→ ENTRIES SUPPLIED
- - -

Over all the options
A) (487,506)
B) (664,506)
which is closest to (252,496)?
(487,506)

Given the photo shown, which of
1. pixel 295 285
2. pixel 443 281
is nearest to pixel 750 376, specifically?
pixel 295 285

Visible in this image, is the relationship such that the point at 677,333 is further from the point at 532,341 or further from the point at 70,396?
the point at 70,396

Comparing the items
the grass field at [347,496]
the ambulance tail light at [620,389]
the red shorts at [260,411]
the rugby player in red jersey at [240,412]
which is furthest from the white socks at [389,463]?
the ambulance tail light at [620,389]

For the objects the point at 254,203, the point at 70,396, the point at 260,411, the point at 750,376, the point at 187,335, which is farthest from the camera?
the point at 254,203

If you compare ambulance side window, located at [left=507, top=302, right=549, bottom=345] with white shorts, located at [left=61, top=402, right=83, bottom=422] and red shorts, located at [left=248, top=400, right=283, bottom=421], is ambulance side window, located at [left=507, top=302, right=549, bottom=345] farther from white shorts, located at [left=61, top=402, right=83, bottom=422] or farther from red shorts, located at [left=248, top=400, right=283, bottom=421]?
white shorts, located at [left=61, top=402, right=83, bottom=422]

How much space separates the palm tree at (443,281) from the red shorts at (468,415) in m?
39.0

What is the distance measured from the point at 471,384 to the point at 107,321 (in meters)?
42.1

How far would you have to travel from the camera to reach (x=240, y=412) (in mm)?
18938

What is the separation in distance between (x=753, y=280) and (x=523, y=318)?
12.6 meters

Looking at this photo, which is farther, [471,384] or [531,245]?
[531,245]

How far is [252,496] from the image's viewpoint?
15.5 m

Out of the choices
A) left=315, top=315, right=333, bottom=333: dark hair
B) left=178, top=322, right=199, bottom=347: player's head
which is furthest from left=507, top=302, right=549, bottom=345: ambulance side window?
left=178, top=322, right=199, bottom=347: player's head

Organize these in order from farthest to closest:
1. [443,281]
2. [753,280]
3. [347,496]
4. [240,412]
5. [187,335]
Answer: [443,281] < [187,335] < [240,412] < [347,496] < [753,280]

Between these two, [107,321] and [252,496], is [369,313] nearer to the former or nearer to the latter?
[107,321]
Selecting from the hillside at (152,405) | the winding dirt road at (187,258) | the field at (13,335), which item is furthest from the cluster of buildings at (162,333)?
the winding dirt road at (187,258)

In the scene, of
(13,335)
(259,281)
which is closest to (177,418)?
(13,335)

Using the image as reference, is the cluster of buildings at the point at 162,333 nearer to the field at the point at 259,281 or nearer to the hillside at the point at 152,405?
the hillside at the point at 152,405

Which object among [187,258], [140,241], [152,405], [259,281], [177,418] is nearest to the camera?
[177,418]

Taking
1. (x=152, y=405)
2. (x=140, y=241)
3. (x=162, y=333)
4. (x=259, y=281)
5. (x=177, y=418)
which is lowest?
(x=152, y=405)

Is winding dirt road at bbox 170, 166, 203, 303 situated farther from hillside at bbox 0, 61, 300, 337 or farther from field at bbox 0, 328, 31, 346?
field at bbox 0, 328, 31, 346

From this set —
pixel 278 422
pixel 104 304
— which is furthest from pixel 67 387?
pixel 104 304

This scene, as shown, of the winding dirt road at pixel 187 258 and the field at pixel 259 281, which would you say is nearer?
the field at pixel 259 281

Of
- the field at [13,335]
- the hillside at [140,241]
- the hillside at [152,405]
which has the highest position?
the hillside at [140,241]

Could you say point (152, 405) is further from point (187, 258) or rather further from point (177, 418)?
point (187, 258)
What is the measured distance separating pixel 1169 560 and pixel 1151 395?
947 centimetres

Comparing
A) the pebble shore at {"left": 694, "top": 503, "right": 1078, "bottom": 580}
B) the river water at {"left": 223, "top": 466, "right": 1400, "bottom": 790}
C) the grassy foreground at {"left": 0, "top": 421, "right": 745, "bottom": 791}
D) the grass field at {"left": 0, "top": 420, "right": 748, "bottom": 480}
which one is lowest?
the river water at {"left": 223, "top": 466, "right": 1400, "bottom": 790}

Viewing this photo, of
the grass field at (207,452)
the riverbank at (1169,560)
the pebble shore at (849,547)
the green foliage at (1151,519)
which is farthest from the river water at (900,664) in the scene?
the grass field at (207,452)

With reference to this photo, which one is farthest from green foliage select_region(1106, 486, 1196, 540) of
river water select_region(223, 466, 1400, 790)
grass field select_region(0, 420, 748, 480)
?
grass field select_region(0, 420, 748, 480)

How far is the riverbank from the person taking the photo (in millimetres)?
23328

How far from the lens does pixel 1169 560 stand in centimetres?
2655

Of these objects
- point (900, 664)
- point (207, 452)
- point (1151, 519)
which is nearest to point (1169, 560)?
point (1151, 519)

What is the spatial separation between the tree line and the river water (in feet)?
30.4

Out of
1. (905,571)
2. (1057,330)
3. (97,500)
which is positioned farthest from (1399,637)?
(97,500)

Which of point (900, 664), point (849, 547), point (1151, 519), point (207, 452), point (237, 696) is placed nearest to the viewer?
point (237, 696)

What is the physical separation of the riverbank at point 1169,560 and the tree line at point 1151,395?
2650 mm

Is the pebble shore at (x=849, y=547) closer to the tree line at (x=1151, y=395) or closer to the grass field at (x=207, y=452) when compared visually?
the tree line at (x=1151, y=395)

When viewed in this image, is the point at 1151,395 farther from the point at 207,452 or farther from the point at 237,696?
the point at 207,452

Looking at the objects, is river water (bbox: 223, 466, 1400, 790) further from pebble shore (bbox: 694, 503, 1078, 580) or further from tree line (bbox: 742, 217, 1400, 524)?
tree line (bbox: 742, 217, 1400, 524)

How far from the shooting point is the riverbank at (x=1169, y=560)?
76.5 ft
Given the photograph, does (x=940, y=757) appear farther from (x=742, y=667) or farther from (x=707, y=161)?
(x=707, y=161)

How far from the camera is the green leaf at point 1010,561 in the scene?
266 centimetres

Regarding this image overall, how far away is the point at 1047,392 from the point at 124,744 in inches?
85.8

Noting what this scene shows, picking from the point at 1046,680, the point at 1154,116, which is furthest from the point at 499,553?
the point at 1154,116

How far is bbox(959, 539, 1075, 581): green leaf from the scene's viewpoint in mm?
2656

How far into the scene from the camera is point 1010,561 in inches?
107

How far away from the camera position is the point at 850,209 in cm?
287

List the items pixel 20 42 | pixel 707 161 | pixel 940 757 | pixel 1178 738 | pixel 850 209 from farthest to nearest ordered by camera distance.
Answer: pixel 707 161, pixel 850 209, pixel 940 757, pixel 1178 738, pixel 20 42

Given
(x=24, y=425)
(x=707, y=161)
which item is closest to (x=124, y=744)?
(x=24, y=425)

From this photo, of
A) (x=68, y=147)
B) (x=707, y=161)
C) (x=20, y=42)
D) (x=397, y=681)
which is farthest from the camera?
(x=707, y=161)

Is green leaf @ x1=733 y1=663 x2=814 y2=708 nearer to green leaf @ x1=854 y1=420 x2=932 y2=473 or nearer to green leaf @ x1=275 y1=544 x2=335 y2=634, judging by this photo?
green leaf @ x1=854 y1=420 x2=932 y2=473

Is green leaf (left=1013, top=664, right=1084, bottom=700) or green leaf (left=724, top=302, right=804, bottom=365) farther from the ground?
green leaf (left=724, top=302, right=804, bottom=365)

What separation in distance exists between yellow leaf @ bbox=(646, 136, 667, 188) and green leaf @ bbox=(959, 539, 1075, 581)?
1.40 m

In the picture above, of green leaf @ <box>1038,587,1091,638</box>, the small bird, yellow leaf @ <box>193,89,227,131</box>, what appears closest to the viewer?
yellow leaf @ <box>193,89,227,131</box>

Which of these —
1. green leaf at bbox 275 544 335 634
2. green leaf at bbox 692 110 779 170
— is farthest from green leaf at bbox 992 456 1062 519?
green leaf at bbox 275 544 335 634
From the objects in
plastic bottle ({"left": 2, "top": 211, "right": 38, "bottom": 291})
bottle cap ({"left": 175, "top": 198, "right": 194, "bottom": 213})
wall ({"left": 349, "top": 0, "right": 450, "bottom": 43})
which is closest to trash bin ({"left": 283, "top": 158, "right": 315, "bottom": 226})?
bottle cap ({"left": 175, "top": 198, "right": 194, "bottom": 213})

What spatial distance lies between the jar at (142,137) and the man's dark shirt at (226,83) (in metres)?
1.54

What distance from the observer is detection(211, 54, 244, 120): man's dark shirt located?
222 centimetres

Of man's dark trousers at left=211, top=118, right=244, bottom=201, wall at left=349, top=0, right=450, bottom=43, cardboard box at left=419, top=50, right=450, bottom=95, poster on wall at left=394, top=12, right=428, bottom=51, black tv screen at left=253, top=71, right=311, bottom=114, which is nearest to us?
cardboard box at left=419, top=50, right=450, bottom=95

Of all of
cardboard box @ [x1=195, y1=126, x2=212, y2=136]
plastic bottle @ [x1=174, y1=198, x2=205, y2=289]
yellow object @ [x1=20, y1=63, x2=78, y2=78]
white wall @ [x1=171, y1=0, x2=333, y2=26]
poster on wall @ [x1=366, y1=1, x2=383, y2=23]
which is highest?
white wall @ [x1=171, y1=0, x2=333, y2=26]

- - -

→ STATED GOAL
Would you give again, word for word, every line from the one with "Of man's dark" through the final line of the listing above?

→ RESPONSE
Of man's dark trousers at left=211, top=118, right=244, bottom=201, wall at left=349, top=0, right=450, bottom=43, cardboard box at left=419, top=50, right=450, bottom=95, poster on wall at left=394, top=12, right=428, bottom=51, black tv screen at left=253, top=71, right=311, bottom=114, which is nearest to us?
cardboard box at left=419, top=50, right=450, bottom=95

Of all of
cardboard box @ [x1=195, y1=126, x2=212, y2=136]
plastic bottle @ [x1=174, y1=198, x2=205, y2=289]
yellow object @ [x1=20, y1=63, x2=78, y2=78]
white wall @ [x1=171, y1=0, x2=333, y2=26]
poster on wall @ [x1=366, y1=1, x2=383, y2=23]
which is highest?
white wall @ [x1=171, y1=0, x2=333, y2=26]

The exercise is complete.